══ PASSAGE GIVEN ══
# Split with low number of bees / robbing screen / questions



## cbay (Mar 27, 2017)

Made three splits off 3 hives Friday. The last one i didn't wait long enough to get very many bees through the excluder before i put them in the nuc. It got about 1 full frame worth of bees, 5 frame deep, 3 nice brood frames and 2 stores of nectar/honey/some just drawn.
Took all three home and noticed right away yesterday that the last one didn't have enough bees for all the activity vs. the others so i put a robbing screen on it last night.
Watched off and on today and see bees approach, hover around for a while and end up going in the nuc next to it. They are all three on 6 ft. landscape timber on blocks so not very far apart, 2 feet apart at most.
Maybe saw 3 bees all day actually go in above the robber screen, it is 4 1/2 inches tall and open all the way across the top. Plenty of bees approach but hardly any activity, some come out but like said only a few all day seen going in.
Put plenty of bees in the other two nucs and watching them and seeing the other concerns me. I opened the lid, saw the queen cage candy was just about to let her out, saw enough bees on the two frames on the sides of the cage to lead me to feel like it may be ok. There were a few on the other frames as well but not many.
I haven't fed any of them, i put some frames with stores that had weight to them so i figured they would be good for a while. Did put an open feeder in the yard along with some pvc tubes on the fence with Beepro in them. They haven't touched any of either.
Since this is only the second day should i trust that the screen, 3 frames of brood and stores will be sufficient for now?
Would moving the weaker one to the location of the one next to it and moving the other a few feet away help or hurt?
Appreciate any suggestions.
Thanks,
Chris


----------



## c-bees (Jun 1, 2017)

You made stronger splits than I usually do, and I don't buy queens, either the nuc has to make their own, or they just get a queen cell. The activity will pick up as they develop into foragers.....swapping weak with strong won't hurt, but probably isn't necessary, either. Just my opinion, of course, but I'd just kick back and let them do their thing. 

That lack of immediate activity can make you start doubting your course of action, but what you described seems more than fine in my book.


----------



## cbay (Mar 27, 2017)

c-bees said:


> You made stronger splits than I usually do, and I don't buy queens, either the nuc has to make their own, or they just get a queen cell. The activity will pick up as they develop into foragers.....swapping weak with strong won't hurt, but probably isn't necessary, either. Just my opinion, of course, but I'd just kick back and let them do their thing.
═══
══ INPUT DATA ══
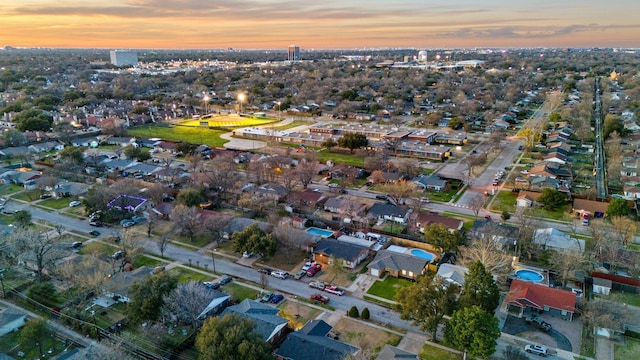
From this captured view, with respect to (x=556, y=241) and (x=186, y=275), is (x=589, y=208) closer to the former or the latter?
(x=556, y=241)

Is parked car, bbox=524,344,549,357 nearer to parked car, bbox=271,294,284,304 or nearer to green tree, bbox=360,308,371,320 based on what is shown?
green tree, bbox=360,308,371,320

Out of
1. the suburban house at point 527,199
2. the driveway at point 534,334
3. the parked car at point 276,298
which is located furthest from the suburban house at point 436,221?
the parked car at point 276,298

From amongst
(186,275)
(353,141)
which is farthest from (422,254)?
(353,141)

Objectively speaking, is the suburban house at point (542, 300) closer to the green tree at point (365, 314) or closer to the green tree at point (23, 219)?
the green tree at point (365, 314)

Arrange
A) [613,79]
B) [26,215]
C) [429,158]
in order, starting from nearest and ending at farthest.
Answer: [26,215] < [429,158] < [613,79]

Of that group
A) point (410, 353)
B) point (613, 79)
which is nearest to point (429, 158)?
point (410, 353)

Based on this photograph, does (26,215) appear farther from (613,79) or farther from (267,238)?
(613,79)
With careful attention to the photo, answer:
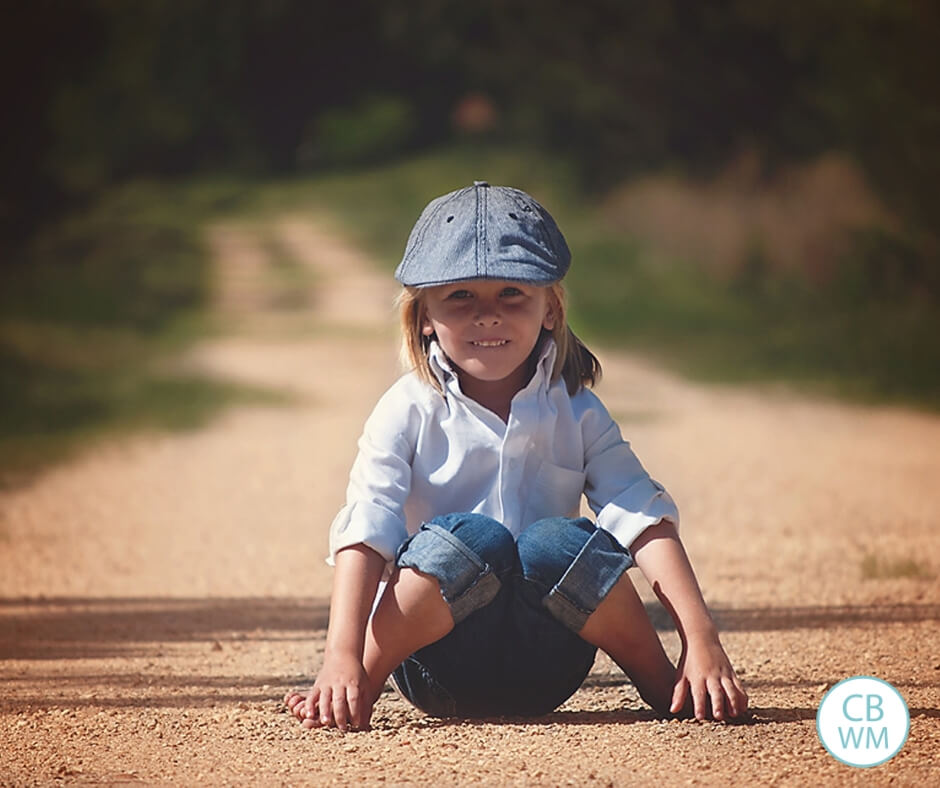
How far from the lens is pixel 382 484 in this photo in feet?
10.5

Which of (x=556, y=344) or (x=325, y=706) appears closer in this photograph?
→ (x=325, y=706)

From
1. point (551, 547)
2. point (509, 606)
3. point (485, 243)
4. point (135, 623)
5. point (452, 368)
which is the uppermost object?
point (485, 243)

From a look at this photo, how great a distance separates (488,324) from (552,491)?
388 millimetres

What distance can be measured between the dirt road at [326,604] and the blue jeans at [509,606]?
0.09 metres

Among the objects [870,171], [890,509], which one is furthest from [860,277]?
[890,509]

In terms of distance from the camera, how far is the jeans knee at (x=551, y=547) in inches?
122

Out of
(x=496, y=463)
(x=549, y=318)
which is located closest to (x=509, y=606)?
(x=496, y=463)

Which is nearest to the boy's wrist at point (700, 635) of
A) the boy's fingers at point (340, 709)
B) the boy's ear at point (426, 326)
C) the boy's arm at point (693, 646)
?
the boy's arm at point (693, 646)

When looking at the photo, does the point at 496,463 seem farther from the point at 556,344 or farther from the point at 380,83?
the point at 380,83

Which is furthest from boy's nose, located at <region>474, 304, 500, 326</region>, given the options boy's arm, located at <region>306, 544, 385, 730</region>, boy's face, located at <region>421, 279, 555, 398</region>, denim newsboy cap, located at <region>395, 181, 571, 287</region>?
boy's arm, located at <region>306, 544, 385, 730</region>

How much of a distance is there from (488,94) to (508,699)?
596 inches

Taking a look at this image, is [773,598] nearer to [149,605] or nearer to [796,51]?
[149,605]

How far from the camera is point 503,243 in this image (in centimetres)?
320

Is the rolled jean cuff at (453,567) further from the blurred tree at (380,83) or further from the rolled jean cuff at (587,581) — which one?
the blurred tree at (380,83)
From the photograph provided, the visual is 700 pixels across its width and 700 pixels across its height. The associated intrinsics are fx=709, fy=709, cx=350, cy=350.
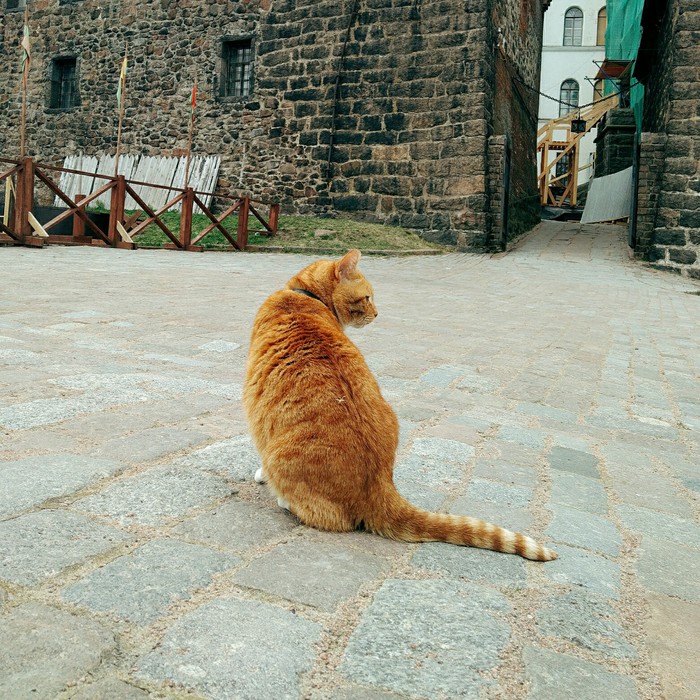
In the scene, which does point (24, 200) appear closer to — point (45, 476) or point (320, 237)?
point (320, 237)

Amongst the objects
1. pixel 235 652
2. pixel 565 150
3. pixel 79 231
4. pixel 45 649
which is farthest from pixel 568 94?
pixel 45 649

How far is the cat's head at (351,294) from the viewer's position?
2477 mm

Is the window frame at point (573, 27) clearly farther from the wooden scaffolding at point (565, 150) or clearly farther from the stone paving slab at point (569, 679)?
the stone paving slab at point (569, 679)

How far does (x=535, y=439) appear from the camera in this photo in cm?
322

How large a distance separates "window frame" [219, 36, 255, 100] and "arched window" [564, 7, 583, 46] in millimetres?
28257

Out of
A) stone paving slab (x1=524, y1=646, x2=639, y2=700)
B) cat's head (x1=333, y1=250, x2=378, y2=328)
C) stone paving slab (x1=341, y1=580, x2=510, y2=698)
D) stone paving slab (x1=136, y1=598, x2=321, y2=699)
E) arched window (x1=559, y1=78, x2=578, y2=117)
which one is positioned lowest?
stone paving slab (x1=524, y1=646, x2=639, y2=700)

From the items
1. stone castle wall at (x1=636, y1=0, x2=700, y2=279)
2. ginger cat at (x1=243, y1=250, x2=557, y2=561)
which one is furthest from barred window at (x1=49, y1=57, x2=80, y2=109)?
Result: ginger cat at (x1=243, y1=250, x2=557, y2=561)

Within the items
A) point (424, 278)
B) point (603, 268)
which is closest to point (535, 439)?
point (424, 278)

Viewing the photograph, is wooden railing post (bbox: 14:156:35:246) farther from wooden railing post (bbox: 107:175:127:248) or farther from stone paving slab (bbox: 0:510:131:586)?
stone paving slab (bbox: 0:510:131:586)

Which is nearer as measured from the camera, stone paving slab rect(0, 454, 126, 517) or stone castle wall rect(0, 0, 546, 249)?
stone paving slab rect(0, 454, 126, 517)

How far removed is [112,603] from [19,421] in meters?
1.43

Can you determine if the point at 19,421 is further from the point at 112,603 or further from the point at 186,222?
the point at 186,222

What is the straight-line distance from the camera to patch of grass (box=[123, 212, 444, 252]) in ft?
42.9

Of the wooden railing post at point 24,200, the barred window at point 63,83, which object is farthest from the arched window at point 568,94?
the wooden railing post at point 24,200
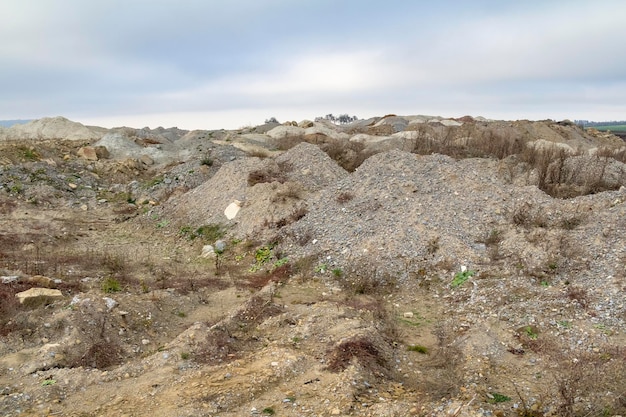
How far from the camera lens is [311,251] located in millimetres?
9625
═══
- PROBLEMS TO WORK ON:
(a) According to the forum thread about the weak split, how tall is the robbing screen?
(b) Update the rows beginning with the line that contains "Can you determine" and continuing through the end of the rows, with "camera" changed to "viewpoint" and everything else unchanged. Leave the pictures out of your answer.

- RESULTS:
(a) 4 1/2 inches

(b)
Can you determine if the point at 19,421 is further from the point at 112,603 or further from the point at 186,222?
the point at 186,222

What is the straight-line distance from the viewpoint to patch of grass (box=[123, 212, 444, 252]) in ft?
42.9

Of the wooden railing post at point 24,200, the barred window at point 63,83, which object is farthest from the arched window at point 568,94?
the wooden railing post at point 24,200
How far from the viewpoint lens is [311,251] located in millimetres?
9625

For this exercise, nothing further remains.